» **Listed entries**

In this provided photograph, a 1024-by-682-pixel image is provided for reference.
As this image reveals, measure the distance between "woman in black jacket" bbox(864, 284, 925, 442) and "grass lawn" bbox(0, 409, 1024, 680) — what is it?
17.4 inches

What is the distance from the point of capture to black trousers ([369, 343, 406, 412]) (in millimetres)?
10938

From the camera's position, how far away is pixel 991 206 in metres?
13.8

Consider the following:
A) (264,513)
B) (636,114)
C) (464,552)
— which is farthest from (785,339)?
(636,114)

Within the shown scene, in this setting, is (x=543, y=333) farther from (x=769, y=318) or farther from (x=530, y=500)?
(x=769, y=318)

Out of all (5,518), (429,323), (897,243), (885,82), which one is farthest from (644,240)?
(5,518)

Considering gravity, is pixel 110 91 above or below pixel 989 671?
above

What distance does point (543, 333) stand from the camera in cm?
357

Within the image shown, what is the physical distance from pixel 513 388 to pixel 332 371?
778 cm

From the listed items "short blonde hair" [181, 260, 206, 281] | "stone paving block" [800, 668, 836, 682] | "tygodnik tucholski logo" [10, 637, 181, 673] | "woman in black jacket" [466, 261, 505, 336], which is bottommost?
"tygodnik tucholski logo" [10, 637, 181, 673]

---

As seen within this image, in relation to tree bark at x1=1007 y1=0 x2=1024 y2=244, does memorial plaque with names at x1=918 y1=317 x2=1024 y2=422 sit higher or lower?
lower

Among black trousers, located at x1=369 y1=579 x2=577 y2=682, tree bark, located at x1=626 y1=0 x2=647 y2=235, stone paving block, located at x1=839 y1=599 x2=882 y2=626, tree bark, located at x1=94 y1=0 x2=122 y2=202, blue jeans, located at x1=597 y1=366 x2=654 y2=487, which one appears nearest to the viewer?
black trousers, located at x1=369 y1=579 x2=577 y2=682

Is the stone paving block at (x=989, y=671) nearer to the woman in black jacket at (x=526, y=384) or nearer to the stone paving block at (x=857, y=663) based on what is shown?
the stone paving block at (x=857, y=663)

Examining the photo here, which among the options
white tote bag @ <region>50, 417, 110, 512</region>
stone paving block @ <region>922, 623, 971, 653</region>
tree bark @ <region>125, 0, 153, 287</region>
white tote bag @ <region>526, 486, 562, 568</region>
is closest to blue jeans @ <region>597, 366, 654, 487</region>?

==

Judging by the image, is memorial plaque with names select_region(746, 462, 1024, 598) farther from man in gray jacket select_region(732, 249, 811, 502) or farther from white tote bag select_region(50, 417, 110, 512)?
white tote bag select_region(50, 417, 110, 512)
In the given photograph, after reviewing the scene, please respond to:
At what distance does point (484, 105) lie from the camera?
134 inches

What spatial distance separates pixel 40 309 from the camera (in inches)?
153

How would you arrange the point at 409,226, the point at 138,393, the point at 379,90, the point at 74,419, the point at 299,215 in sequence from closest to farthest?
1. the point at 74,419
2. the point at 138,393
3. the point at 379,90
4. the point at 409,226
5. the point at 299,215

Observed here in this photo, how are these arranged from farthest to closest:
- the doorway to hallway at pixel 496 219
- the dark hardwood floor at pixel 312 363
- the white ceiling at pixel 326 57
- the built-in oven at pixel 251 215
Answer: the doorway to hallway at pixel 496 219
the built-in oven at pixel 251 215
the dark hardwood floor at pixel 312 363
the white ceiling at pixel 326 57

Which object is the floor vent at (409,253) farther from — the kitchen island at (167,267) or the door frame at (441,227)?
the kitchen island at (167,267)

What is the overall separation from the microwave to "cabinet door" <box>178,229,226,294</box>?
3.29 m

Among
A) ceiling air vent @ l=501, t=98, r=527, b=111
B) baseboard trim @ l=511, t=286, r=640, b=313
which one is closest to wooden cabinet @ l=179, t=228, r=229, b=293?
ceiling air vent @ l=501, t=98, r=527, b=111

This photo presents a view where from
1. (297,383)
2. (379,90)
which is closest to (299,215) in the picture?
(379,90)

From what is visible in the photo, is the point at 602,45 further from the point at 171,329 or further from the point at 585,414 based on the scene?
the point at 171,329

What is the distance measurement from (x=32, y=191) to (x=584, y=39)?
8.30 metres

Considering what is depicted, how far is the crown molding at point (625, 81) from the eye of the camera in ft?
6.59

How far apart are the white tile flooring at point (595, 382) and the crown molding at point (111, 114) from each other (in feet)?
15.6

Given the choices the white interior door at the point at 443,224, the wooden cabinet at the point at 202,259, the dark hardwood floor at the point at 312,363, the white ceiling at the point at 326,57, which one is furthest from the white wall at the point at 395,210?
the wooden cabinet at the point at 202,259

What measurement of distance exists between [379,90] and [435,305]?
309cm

» **Problem**
Please edit the records from the line with "Is the stone" up to and including the line with "is closest to blue", replacing "tree bark" with "tree trunk" and keeping everything else the same; give only those lines.

» **Solution to this task**
Is the stone paving block at (x=989, y=671) nearer to the woman in black jacket at (x=526, y=384) or nearer to the stone paving block at (x=857, y=663) based on what is shown?
the stone paving block at (x=857, y=663)

Examining the photo here, which among the options
white tote bag @ <region>50, 417, 110, 512</region>
stone paving block @ <region>922, 623, 971, 653</region>
tree trunk @ <region>125, 0, 153, 287</region>
white tote bag @ <region>526, 486, 562, 568</region>
is closest to blue jeans @ <region>597, 366, 654, 487</region>?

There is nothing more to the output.